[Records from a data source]
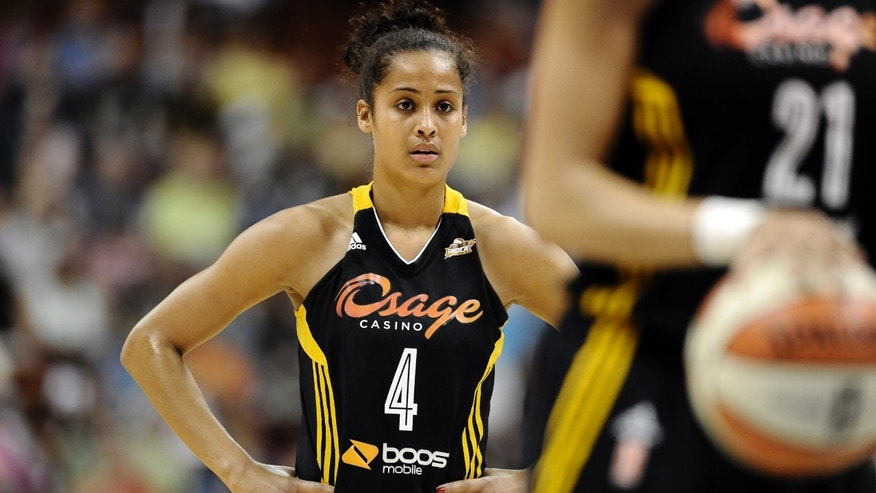 FILE - In this July 2, 2013, file photo, Tulsa Shock's Skylar Diggins watches play during the first half of a WNBA basketball game in Uncasville, Conn.  From the Grammys to the Super Bowl, Diggins has been making the rounds at star-studded events. Now she'll be headed to New Orleans to participate in the NBA All-Star weekend. Yet it hasn't been all play for Diggins, who was coming off a disappointing rookie season with the Shock. She's been busy expanding her brand.  (AP Photo/Jessica Hill, File)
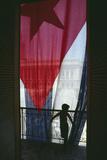 Boy Standing by Cuban Flag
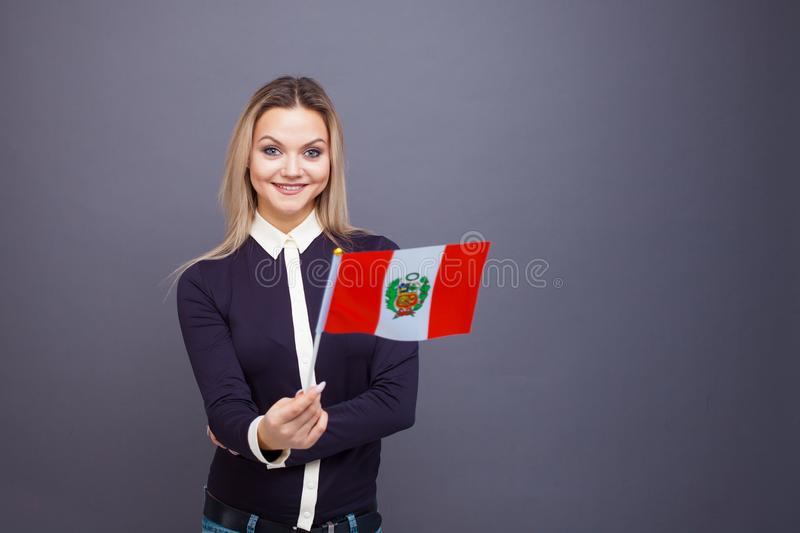 Immigration and the study of foreign languages, concept. A young smiling woman with a Peru flag in her hand royalty free stock photography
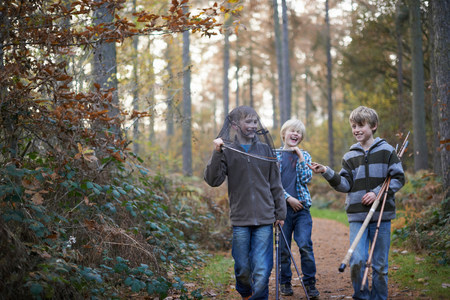 giggling: Boys walking through forest with fishing equipment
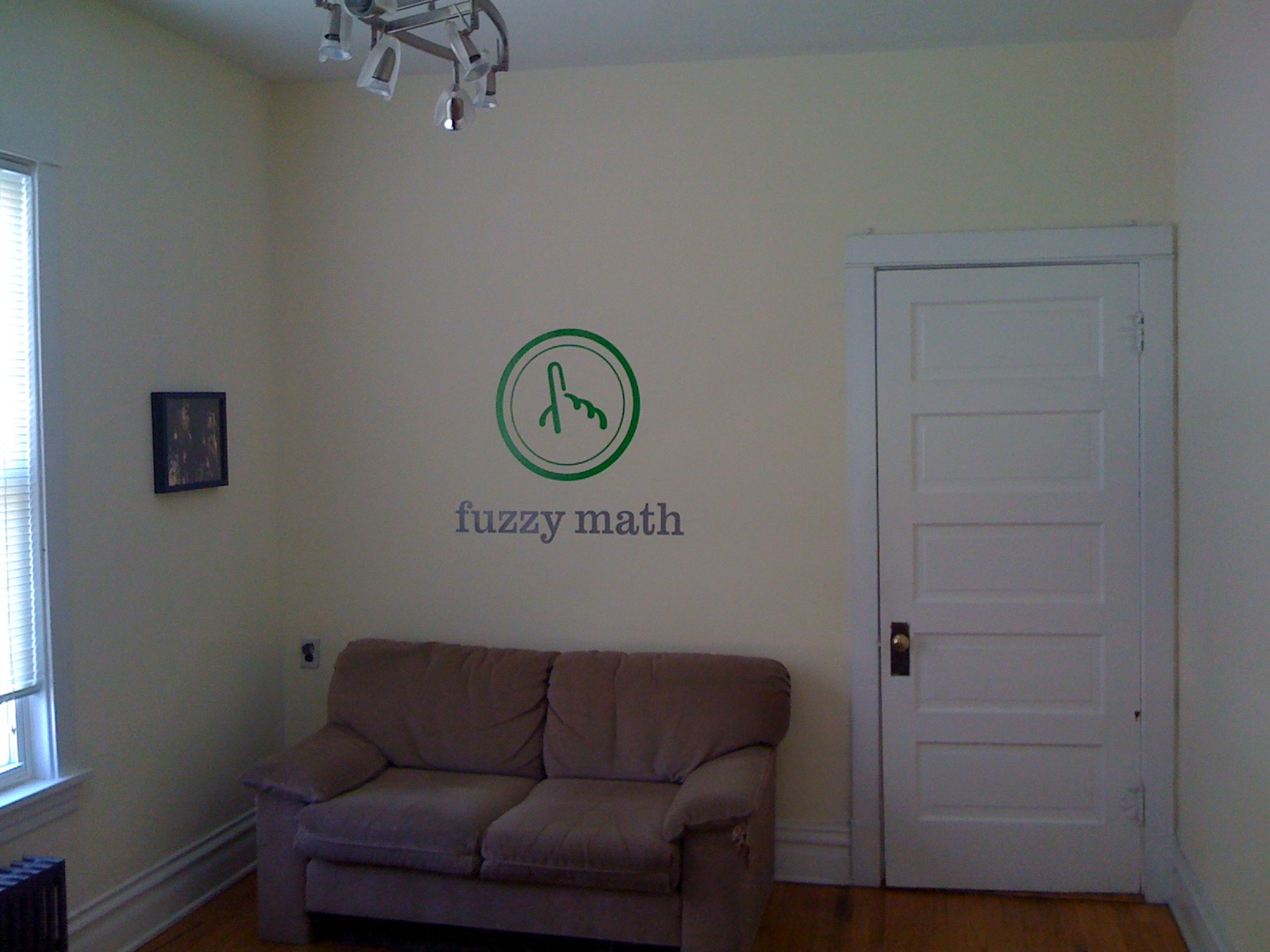 A small room with a couch, window, door, and Fuzzy Math logo on the wall.
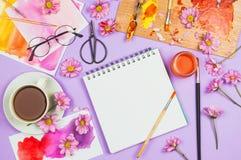 Flatlay met kunstlevering, kunstenaarspalet, glazen, bloemen, kop thee en sketchbook met blanco pagina Stock Fotografie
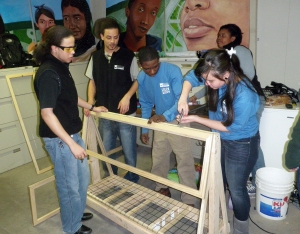 Green & Grow apprentices building their greenhouse.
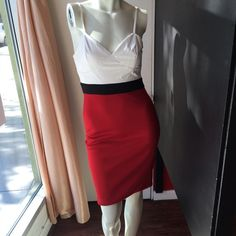 Red & White Color Block Dress Adjustable spaghetti strap Red, White & Black color block mini dress.  White bustier top is faux leather.  Dress features an exposed full length zipper in back.  Dress is 95% Polyester/5% Spandex.  There is a lot of stretch on the bottom to this dress.  Great for Valentine's Day! Dresses Mini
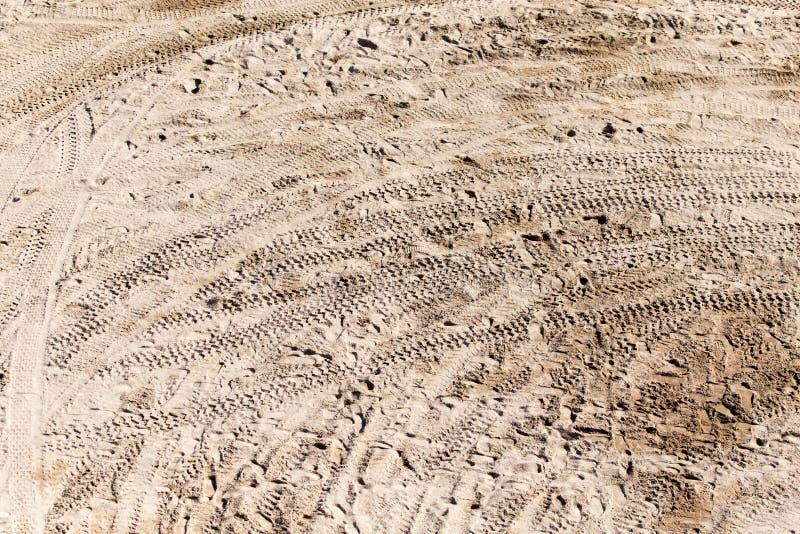 轮子踪影在沙子的作为背景 库存照片
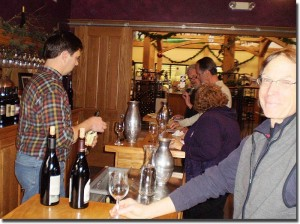 Lee Lutes behind the bar, a smiling Charlie Edson in front - click to enlarge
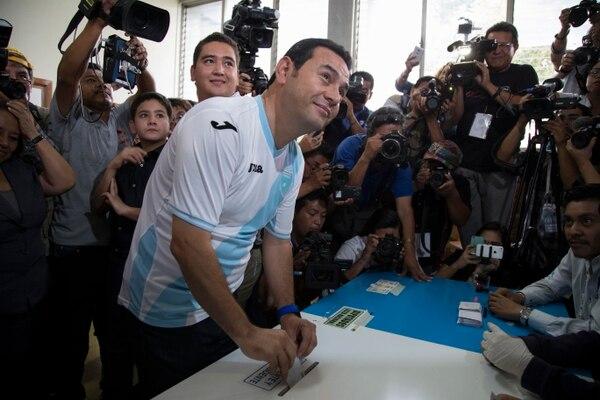 El candidato y excomediante Johnny Morales coloca su papeleta en la urna frente a las cámaras de la prensa vistiendo la camiseta de la selección guatemalteca.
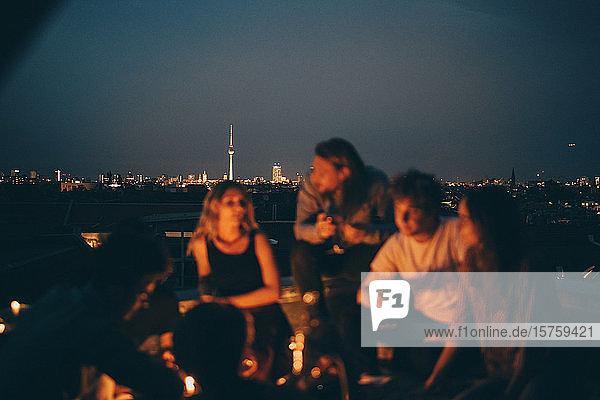 Freunde genießen in der Dämmerung auf der Terrasse gegen das Stadtbild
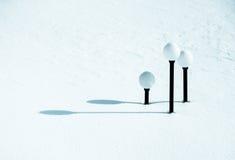 Farolas debajo de la nieve Fotografía de archivo libre de regalías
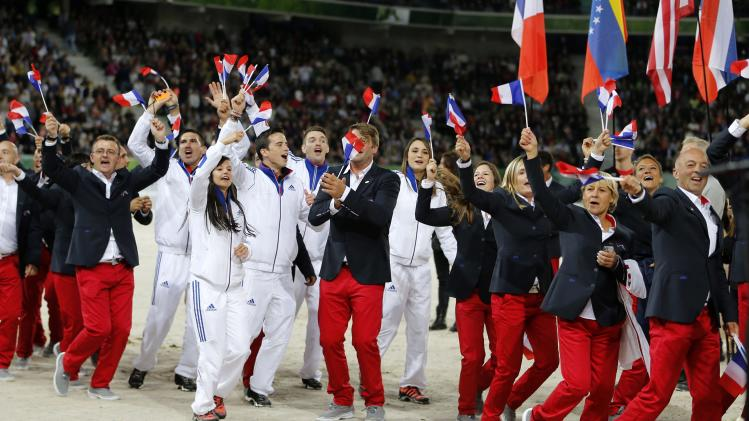 France's team celebrates and waves to supporters during the opening ceremony of the world Equestrian Games at the d'Ornano stadium in Cae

* Exercise brief
Return exactly the stretch above whose first line contains "pagina Stock Fotografie" and whose last line contains "Farolas debajo de", and nothing outside it. The pictures should not appear.

* Answer box
 Flatlay met kunstlevering, kunstenaarspalet, glazen, bloemen, kop thee en sketchbook met blanco pagina Stock Fotografie
 Green & Grow apprentices building their greenhouse.
 Red & White Color Block Dress Adjustable spaghetti strap Red, White & Black color block mini dress.  White bustier top is faux leather.  Dress features an exposed full length zipper in back.  Dress is 95% Polyester/5% Spandex.  There is a lot of stretch on the bottom to this dress.  Great for Valentine's Day! Dresses Mini
 轮子踪影在沙子的作为背景 库存照片
 Lee Lutes behind the bar, a smiling Charlie Edson in front - click to enlarge
 El candidato y excomediante Johnny Morales coloca su papeleta en la urna frente a las cámaras de la prensa vistiendo la camiseta de la selección guatemalteca.
 Freunde genießen in der Dämmerung auf der Terrasse gegen das Stadtbild
 Farolas debajo de la nieve Fotografía de archivo libre de regalías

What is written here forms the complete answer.